■ **EXERCISE TEXT**:
====

Minnesota consistently ranks in surveys as one of the country's healthiest states, bolstered by strengths like low prevalence of obesity and premature death. But not all Minnesotans share this distinction. Vulnerable populations, which include “disadvantaged racial and ethnic minorities,” often bear the brunt of receiving the worst care and “experience poorer health outcomes than other groups,” according to a 2012 Commonwealth Fund report. African Americans typically have lower life expectancy and higher rates of premature births, according to this and other studies.
Recently, the Minnesota Department of Health published an informative report detailing how Minnesota has failed to address the needs of these vulnerable populations. It noted “increased access” to healthcare and “targeted grants” wouldn't alone solve such great healthcare disparities. Mainly because they arise from generations of structural and institutional racism built into all the systems that contribute to overall health.
In order to help disadvantaged, vulnerable populations, a “comprehensive solution” is urgently needed. It must account for the interconnectedness of healthcare to other spheres of life such as, transportation, economic opportunity, housing, criminal justice and education. These multiple factors are what researchers call the “social determinants of health,” and without addressing disparities in these individual factors, one can never achieve and attain complete health.

====

(Dataset entries)
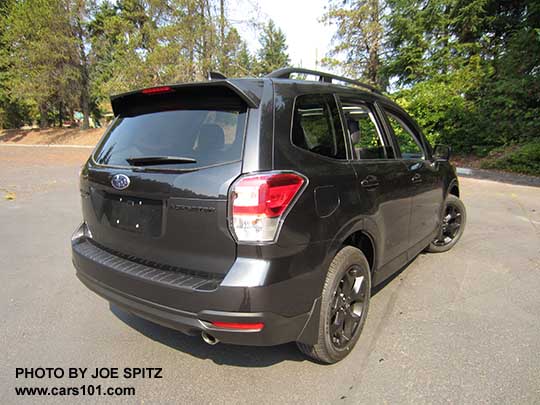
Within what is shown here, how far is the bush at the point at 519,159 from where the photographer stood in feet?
34.3

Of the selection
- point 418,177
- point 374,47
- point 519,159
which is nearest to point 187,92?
point 418,177

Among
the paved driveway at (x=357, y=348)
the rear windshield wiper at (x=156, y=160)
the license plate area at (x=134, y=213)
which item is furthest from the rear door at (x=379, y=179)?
the license plate area at (x=134, y=213)

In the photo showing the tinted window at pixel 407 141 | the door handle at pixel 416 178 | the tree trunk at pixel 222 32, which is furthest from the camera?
the tree trunk at pixel 222 32

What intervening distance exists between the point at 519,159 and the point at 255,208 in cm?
1247

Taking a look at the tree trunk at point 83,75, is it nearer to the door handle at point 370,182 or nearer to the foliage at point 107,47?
the foliage at point 107,47

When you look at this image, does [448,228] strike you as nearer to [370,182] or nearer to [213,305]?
[370,182]

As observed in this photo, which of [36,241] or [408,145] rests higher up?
[408,145]

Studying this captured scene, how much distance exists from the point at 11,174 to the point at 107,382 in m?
12.1

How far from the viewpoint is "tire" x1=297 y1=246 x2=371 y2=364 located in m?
2.02

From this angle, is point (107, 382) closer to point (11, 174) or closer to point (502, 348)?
point (502, 348)

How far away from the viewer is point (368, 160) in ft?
8.14

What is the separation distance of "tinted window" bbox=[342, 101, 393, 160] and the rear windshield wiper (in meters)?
1.22

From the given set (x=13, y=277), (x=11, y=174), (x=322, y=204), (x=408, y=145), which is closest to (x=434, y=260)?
(x=408, y=145)

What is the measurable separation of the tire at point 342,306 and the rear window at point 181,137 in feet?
3.15
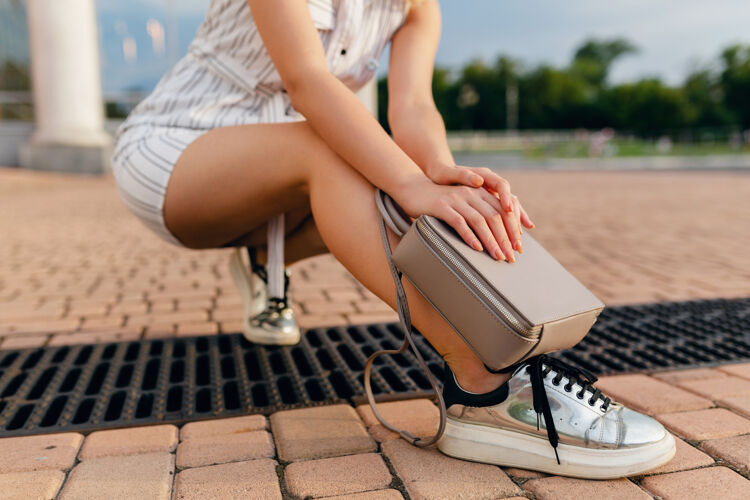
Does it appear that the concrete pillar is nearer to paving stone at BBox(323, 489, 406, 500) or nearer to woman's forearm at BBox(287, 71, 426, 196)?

====

■ **PROBLEM REQUIREMENTS**:
Could you resume the passage on health disparities in Minnesota, picking up right after its last sentence?

■ **EXPECTED ANSWER**:
Thinking about the factors that create or limit opportunity will help policy makers work toward achieving health equity in Minnesota. If you think about it closely, it makes sense: if someone falls into the lower income bracket, educational opportunities are limited, that then affects their diet, the activities they partake in, and hence their overall health and wellbeing.
“Health is created, not purchased,” according to the MDH report.
Long before this report, Minnesota began to recognize its public health short comings in certain communities. In 2009, the University of Minnesota launched the NIH-sponsored Center for Health Equity, focused on the “elimination of disparities with the goal of achieving equity.”
As we move forward from this report, multiple organizations, not just the Minnesota Department of Health or the U, should pledge to improve the lives of Minnesotans who need help. Individual philanthropy is one thing, but systemic change will have lasting and beneficial effects to better the lives of all our residents.